● Your objective
Exact repetition of the data is the whole task.

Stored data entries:
[Start of section]
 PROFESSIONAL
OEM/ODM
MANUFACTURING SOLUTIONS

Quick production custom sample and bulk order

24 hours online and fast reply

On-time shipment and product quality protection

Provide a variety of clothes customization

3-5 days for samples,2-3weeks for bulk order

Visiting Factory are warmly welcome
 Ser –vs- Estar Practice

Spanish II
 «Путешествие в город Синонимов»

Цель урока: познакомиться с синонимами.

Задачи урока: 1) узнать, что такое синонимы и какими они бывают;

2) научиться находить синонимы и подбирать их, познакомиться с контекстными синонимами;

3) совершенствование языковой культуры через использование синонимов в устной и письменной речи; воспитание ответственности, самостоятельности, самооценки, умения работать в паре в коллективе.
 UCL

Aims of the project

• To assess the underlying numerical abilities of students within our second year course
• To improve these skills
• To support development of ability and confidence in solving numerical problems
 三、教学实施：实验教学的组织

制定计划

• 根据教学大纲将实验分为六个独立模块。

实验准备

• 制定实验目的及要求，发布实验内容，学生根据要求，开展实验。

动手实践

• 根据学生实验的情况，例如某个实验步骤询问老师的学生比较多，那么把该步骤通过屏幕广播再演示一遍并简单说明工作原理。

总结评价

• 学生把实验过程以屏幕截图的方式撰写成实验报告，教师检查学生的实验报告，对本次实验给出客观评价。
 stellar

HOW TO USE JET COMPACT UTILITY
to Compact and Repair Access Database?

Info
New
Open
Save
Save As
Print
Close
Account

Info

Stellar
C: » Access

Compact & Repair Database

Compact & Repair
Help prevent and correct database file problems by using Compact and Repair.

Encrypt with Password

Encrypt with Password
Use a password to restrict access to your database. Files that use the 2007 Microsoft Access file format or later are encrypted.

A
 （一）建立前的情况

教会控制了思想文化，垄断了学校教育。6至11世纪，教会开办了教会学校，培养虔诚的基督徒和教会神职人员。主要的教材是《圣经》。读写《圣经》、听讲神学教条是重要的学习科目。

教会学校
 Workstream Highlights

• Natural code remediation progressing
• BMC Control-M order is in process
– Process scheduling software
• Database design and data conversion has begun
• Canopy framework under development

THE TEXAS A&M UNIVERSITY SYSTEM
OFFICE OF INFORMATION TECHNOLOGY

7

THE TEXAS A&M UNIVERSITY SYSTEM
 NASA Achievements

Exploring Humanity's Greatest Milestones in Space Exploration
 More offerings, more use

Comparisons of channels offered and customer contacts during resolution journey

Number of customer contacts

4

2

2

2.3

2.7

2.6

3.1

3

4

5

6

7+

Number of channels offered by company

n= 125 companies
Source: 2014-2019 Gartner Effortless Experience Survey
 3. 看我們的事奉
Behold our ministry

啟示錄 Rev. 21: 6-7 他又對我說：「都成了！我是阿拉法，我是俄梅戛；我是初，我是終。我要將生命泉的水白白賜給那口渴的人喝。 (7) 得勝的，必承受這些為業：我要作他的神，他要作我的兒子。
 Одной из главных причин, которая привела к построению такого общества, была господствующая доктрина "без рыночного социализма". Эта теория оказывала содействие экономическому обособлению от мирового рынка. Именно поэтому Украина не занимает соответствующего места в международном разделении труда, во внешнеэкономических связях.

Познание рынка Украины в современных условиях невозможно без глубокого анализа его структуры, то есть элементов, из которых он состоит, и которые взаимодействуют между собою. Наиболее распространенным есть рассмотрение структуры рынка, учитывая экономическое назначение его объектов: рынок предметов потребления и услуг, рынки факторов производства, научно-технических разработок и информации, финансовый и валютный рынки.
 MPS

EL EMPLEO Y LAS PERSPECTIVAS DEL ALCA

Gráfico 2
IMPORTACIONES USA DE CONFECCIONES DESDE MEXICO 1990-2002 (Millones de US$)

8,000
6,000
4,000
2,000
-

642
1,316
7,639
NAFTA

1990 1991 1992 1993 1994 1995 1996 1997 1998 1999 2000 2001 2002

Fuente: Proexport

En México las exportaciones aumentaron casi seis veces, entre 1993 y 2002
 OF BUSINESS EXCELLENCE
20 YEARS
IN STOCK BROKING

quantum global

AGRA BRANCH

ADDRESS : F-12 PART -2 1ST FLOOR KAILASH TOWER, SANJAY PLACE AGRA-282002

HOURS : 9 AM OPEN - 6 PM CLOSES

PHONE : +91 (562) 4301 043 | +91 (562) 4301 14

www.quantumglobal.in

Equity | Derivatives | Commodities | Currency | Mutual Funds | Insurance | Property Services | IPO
[End of section]
● Task response
 PROFESSIONAL
OEM/ODM
MANUFACTURING SOLUTIONS

Quick production custom sample and bulk order

24 hours online and fast reply

On-time shipment and product quality protection

Provide a variety of clothes customization

3-5 days for samples,2-3weeks for bulk order

Visiting Factory are warmly welcome
 Ser –vs- Estar Practice

Spanish II
 «Путешествие в город Синонимов»

Цель урока: познакомиться с синонимами.

Задачи урока: 1) узнать, что такое синонимы и какими они бывают;

2) научиться находить синонимы и подбирать их, познакомиться с контекстными синонимами;

3) совершенствование языковой культуры через использование синонимов в устной и письменной речи; воспитание ответственности, самостоятельности, самооценки, умения работать в паре в коллективе.
 UCL

Aims of the project

• To assess the underlying numerical abilities of students within our second year course
• To improve these skills
• To support development of ability and confidence in solving numerical problems
 三、教学实施：实验教学的组织

制定计划

• 根据教学大纲将实验分为六个独立模块。

实验准备

• 制定实验目的及要求，发布实验内容，学生根据要求，开展实验。

动手实践

• 根据学生实验的情况，例如某个实验步骤询问老师的学生比较多，那么把该步骤通过屏幕广播再演示一遍并简单说明工作原理。

总结评价

• 学生把实验过程以屏幕截图的方式撰写成实验报告，教师检查学生的实验报告，对本次实验给出客观评价。
 stellar

HOW TO USE JET COMPACT UTILITY
to Compact and Repair Access Database?

Info
New
Open
Save
Save As
Print
Close
Account

Info

Stellar
C: » Access

Compact & Repair Database

Compact & Repair
Help prevent and correct database file problems by using Compact and Repair.

Encrypt with Password

Encrypt with Password
Use a password to restrict access to your database. Files that use the 2007 Microsoft Access file format or later are encrypted.

A
 （一）建立前的情况

教会控制了思想文化，垄断了学校教育。6至11世纪，教会开办了教会学校，培养虔诚的基督徒和教会神职人员。主要的教材是《圣经》。读写《圣经》、听讲神学教条是重要的学习科目。

教会学校
 Workstream Highlights

• Natural code remediation progressing
• BMC Control-M order is in process
– Process scheduling software
• Database design and data conversion has begun
• Canopy framework under development

THE TEXAS A&M UNIVERSITY SYSTEM
OFFICE OF INFORMATION TECHNOLOGY

7

THE TEXAS A&M UNIVERSITY SYSTEM
 NASA Achievements

Exploring Humanity's Greatest Milestones in Space Exploration
 More offerings, more use

Comparisons of channels offered and customer contacts during resolution journey

Number of customer contacts

4

2

2

2.3

2.7

2.6

3.1

3

4

5

6

7+

Number of channels offered by company

n= 125 companies
Source: 2014-2019 Gartner Effortless Experience Survey
 3. 看我們的事奉
Behold our ministry

啟示錄 Rev. 21: 6-7 他又對我說：「都成了！我是阿拉法，我是俄梅戛；我是初，我是終。我要將生命泉的水白白賜給那口渴的人喝。 (7) 得勝的，必承受這些為業：我要作他的神，他要作我的兒子。
 Одной из главных причин, которая привела к построению такого общества, была господствующая доктрина "без рыночного социализма". Эта теория оказывала содействие экономическому обособлению от мирового рынка. Именно поэтому Украина не занимает соответствующего места в международном разделении труда, во внешнеэкономических связях.

Познание рынка Украины в современных условиях невозможно без глубокого анализа его структуры, то есть элементов, из которых он состоит, и которые взаимодействуют между собою. Наиболее распространенным есть рассмотрение структуры рынка, учитывая экономическое назначение его объектов: рынок предметов потребления и услуг, рынки факторов производства, научно-технических разработок и информации, финансовый и валютный рынки.
 MPS

EL EMPLEO Y LAS PERSPECTIVAS DEL ALCA

Gráfico 2
IMPORTACIONES USA DE CONFECCIONES DESDE MEXICO 1990-2002 (Millones de US$)

8,000
6,000
4,000
2,000
-

642
1,316
7,639
NAFTA

1990 1991 1992 1993 1994 1995 1996 1997 1998 1999 2000 2001 2002

Fuente: Proexport

En México las exportaciones aumentaron casi seis veces, entre 1993 y 2002
 OF BUSINESS EXCELLENCE
20 YEARS
IN STOCK BROKING

quantum global

AGRA BRANCH

ADDRESS : F-12 PART -2 1ST FLOOR KAILASH TOWER, SANJAY PLACE AGRA-282002

HOURS : 9 AM OPEN - 6 PM CLOSES

PHONE : +91 (562) 4301 043 | +91 (562) 4301 14

www.quantumglobal.in

Equity | Derivatives | Commodities | Currency | Mutual Funds | Insurance | Property Services | IPO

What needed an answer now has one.